Many believed Derby-Lewis never told the truth behind Hani’s assassination. But in the interview, Derby-Lewis maintained that it was a simple discussion between him and Walusz that Hani should be killed.

However, Derby-Lewis was adamant that he did not tell Walusz to kill Hani, but that the Pole offered to do it. “I suggested we should take out a well-known profile figure and he said he would be prepared to do the shooting. I could not instruct him to commit murder; he volunteered.

“As far as I was concerned it was a political objective and it was justified. I accepted his offer. I said ok, if you want to do it, but keep me out’.” Derby-Lewis said at that stage he was not even sure whether it was the right thing to do.

No dates or places were planned, but Derby-Lewis said he instructed that it may not be done over the Easter weekend, as families were then together. The assassination was also to be abandoned if anybody else apart from Hani was around. Derby-Lewis said he made it clear he wanted no other casualties.

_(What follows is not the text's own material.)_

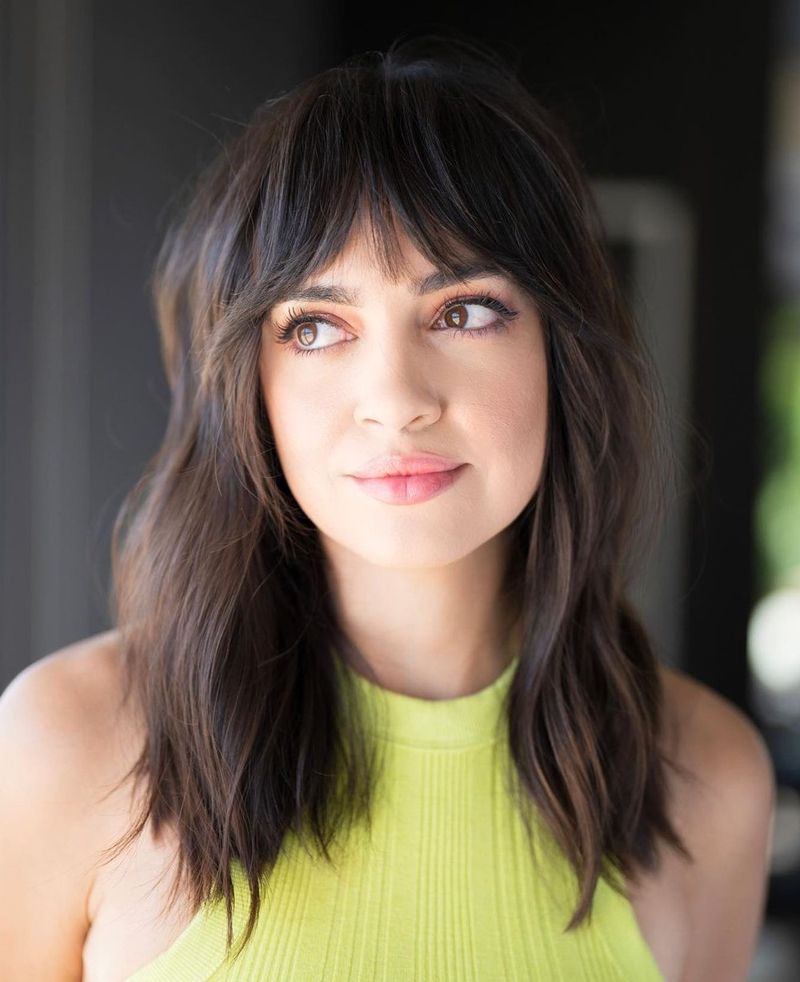 Layered Mid-Length with Bottleneck Bangs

He gave Walusz an unlicensed firearm, and the plan was to give him the bullets to use, but Hani was killed before this could be done.

WATCH THE INTERVIEW BELOW

Derby-Lewis said he was visiting a friend in Krugersdorp on April 10, 1993.

“We were having tea when the phone rang. My friend’s wife answered and she came back saying Hani had just been killed. I had such a tremendous feeling of relief, because I knew it could not have been Walusz as he had not yet had the ammunition. When I found out it was him, it was quite a shock.”

He said no preparations had yet been made at that stage. “He was supposed to change the car registration and I was going to organise a big purple wig for him, so people would not look at his face. The only instructions I really gave him was that no one else but Hani should be harmed.”

But as it turned out, Walusz saw his “golden opportunity” when he spotted Hani alone in front of his home in Boksburg.

The staunch Conservative Party member said in the interview that Hani was a hardcore communist who was determined at all costs to lay the country to waste to achieve his political goals.

“He was a radical. He was uncontrollable by the ANC’s higher authorities. As far as we were concerned, he was enemy number one.”

Asked why Hani was the target and not President Nelson Mandela, Derby-Lewis told Roets it was because of Hani’s hardline approach and the support he had of the “radical yes in the country”.

He said “we” wanted South Africa to become ungovernable, which would lead to the security forces declaring martial law.

“Once order was restored, elections would have been arranged. According to all the fundis we (Conservatives) would have won; we would have become the new government.”

Derby-Lewis said the country was in a state of war at the time, but unfortunately the security forces controlled it so well that the ordinary man on the street was not aware of this.

“One of the big problems was that Hani was a hardened communist. He did not believe in God anyway. I saw him as part of the anti-Christ,” Derby-Lewis added.